His arm tightened around her. He didn’t offer platitudes. He just listened. The room was quiet but not empty. The hum of the radiator and the faint buzz of the city outside filled the spaces between their words. Claire lay tucked against Reid, the sheet pulled loosely around her, his hand steady at the curve of her hip.
She drew a slow breath. “Sometimes Emberline doesn’t stay in the past. Sometimes I wake up in the middle of the night, and I’m back in that room. The language, the briefings, the way they told me to sign… it plays over like a tape I can’t erase. I dream I’m writing the words down again, making the blood vanish onpaper. And every time I sign the NDA in the dream, it feels like I’m erasing myself too.”
Reid’s arm tightened around her, his thumb tracing calm arcs against her skin. He didn’t tell her to stop. Didn’t tell her to forget.
“You’re not erased,” he said quietly. “Not here.
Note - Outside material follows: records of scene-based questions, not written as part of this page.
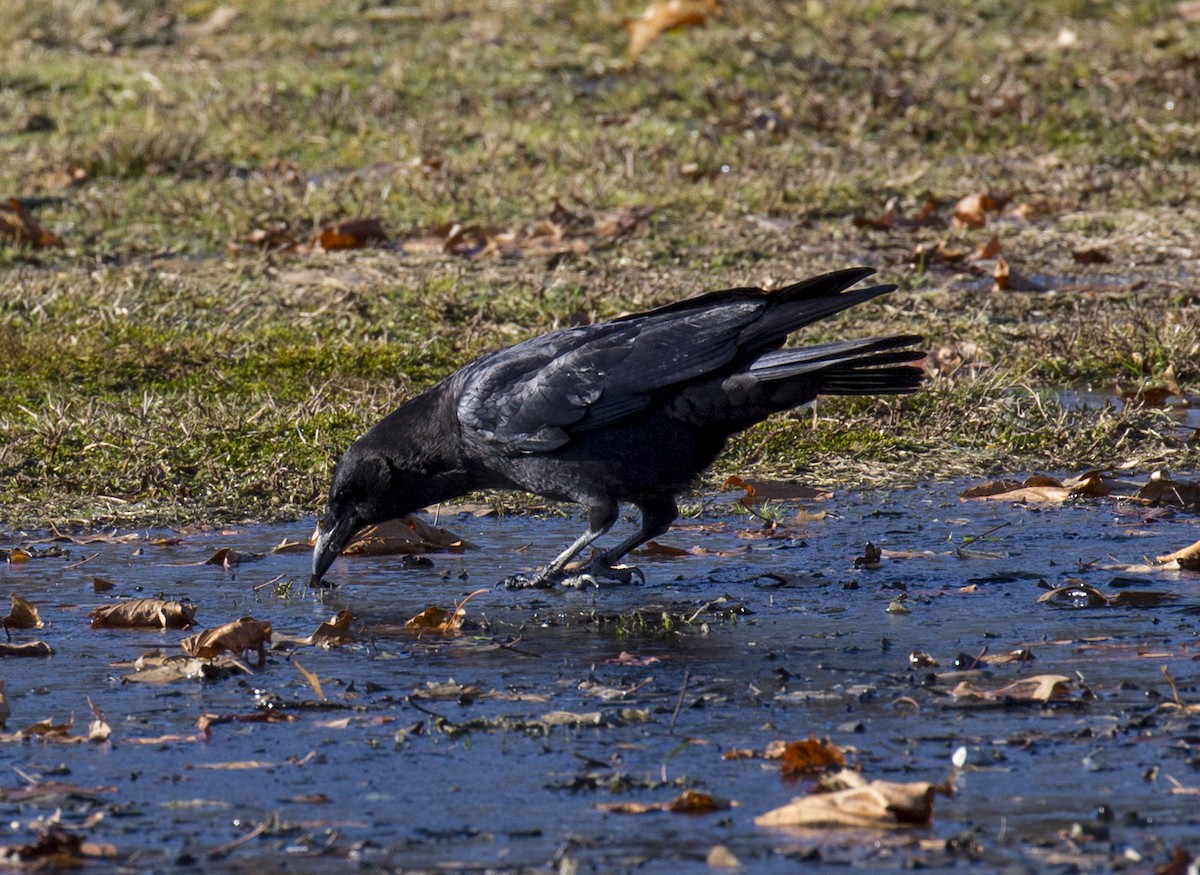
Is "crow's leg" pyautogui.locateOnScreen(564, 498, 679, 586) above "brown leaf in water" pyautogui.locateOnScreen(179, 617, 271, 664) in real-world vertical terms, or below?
below

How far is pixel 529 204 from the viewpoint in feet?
34.6

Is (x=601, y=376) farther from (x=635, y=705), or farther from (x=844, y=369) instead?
(x=635, y=705)

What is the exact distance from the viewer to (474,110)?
12625 mm

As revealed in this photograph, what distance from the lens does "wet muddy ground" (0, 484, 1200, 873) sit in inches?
124

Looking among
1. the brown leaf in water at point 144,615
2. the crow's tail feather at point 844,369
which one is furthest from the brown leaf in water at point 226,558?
the crow's tail feather at point 844,369

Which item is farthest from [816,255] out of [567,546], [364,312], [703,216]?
[567,546]

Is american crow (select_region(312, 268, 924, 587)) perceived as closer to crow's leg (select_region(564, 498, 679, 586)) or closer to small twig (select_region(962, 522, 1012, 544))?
crow's leg (select_region(564, 498, 679, 586))

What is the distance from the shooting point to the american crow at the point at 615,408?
528cm

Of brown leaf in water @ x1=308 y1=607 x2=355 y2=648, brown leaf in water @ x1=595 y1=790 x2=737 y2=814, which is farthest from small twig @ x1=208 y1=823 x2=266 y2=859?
brown leaf in water @ x1=308 y1=607 x2=355 y2=648

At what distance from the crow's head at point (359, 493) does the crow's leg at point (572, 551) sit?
524 millimetres

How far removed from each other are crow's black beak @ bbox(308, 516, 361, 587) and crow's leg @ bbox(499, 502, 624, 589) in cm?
55

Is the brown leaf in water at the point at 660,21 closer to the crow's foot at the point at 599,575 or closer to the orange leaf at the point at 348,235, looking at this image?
the orange leaf at the point at 348,235

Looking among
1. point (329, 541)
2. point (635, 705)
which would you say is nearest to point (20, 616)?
point (329, 541)

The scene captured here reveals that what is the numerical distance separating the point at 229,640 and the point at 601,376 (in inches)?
61.8
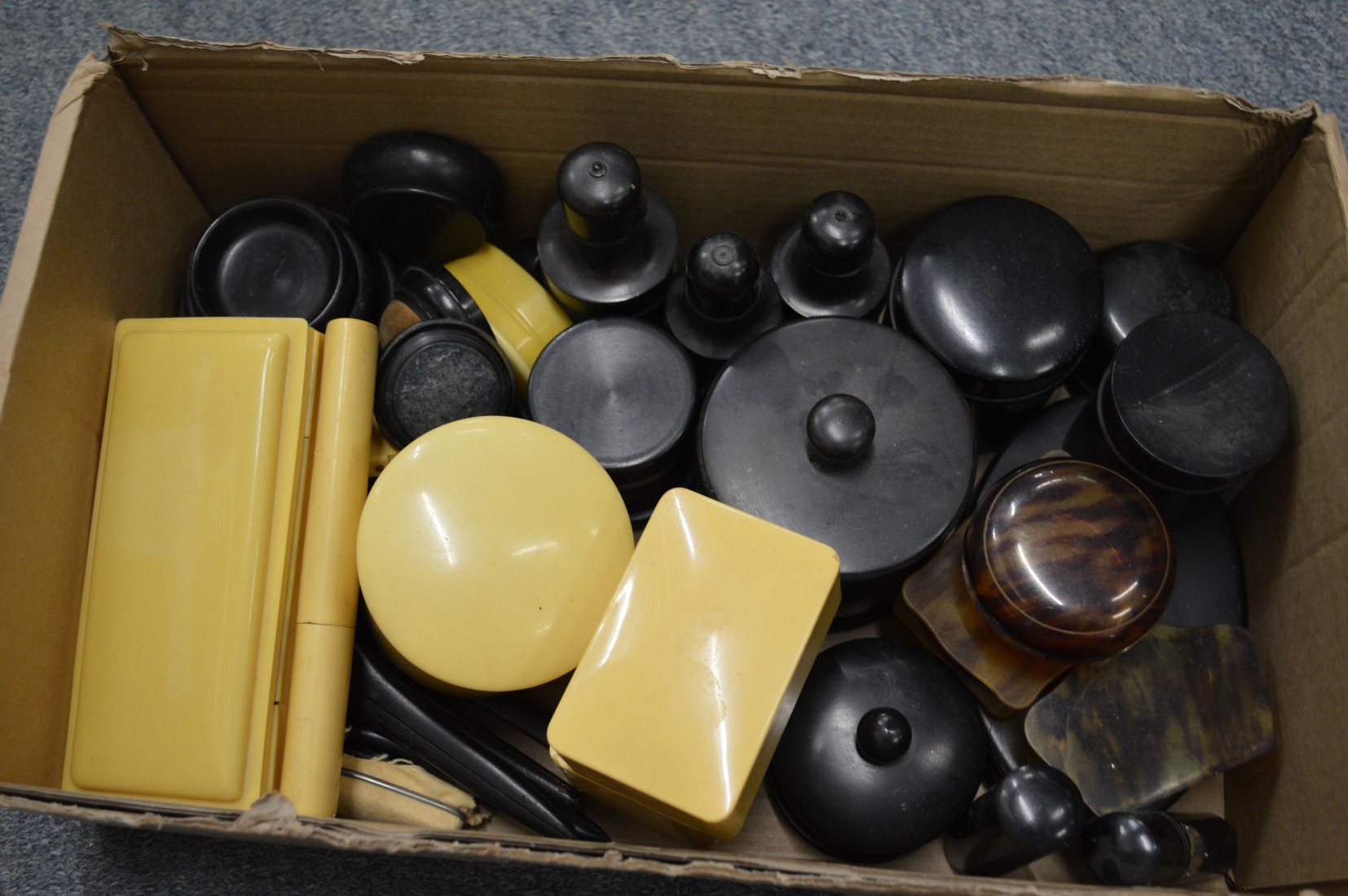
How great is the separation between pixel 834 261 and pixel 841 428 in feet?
0.53

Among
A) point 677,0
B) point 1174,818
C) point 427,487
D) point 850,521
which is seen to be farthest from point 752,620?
point 677,0

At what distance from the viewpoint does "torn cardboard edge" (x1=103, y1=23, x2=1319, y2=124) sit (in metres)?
0.70

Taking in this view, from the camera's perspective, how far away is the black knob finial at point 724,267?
0.67 metres

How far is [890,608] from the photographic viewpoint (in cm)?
77

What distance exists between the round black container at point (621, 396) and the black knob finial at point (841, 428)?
0.13m

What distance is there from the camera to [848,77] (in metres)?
0.70

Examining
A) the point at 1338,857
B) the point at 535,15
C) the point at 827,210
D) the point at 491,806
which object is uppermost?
the point at 535,15

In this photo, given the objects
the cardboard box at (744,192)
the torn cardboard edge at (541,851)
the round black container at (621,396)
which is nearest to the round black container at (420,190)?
the cardboard box at (744,192)

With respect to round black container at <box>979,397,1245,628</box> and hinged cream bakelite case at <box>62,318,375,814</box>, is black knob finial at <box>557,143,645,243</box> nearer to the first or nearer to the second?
hinged cream bakelite case at <box>62,318,375,814</box>

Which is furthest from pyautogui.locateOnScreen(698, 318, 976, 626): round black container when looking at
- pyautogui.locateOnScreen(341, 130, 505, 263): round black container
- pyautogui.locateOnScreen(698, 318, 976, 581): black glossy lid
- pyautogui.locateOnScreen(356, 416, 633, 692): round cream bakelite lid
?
pyautogui.locateOnScreen(341, 130, 505, 263): round black container

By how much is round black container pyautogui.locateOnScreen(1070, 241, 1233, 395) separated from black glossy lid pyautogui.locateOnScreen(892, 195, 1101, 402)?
0.05 metres

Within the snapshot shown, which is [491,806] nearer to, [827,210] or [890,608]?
[890,608]

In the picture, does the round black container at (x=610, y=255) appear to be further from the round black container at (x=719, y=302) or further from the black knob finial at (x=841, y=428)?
the black knob finial at (x=841, y=428)

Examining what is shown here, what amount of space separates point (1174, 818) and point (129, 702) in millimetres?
708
Not now.”
“That’s why I left,” she whispered. “And why I know Ian won’t leave me alone. I keep wondering what he’s going to do.”
Reid’s jaw flexed. “You seem to know him more than as a guest at the gala.”
Her eyes burned as she stared at the ceiling. “I do. The first real person I ever met in my mother’s orbit was Ian. Fundraiser, years ago. I was twenty-three. He found me hiding in a corner and stood with me like he had all the time in the world. Told me he knew my dad.” Her breath hitched. “He knew about a sketch I drew for him once. And the nickname he gave me—Firefly. He wasn’t bluffing. My dad died in an IED explosion in Afghanistan, 2005. And Ian… he just… he knew.”
Reid’s thumb swept along her jaw, urging her to meet his eyes. “He made himself real, when you were still bleeding from the loss.”
Claire’s throat tightened, a hot sting behind her eyes. “Yes. And I hate that part of me still listens for his voice.”
“Then don’t,” Reid said softly. His hand cradled her cheek. “Listen to mine instead.”
Her throat closed, a sharp ache in her chest. “You make it sound like it’s that simple.”
“It isn’t,” he said, the honesty in his tone steadying her. “Chase doesn’t pretend scars vanish. I think that’s what makes Chase different from other private contractors. That philosophy also came from my uncle, and Pete Walter, his rescue partner and the president of Chase Medical. They don’t polish them out like they never happened. They track them. They treat them.We adapt around them. That’s what survival is. It’s carrying the burden and still moving forward.”
She turned to look at him, his face shadowed in the dim glow from the blinds. “And what if they’re too deep?”
His gaze didn’t waver. “Then we carry them together. That’s what I learned in the Teams. And what Tuck drilled into me every day after I came home. Alone, you don’t last. But with someone in your corner? Even the worst scars don’t stop you.”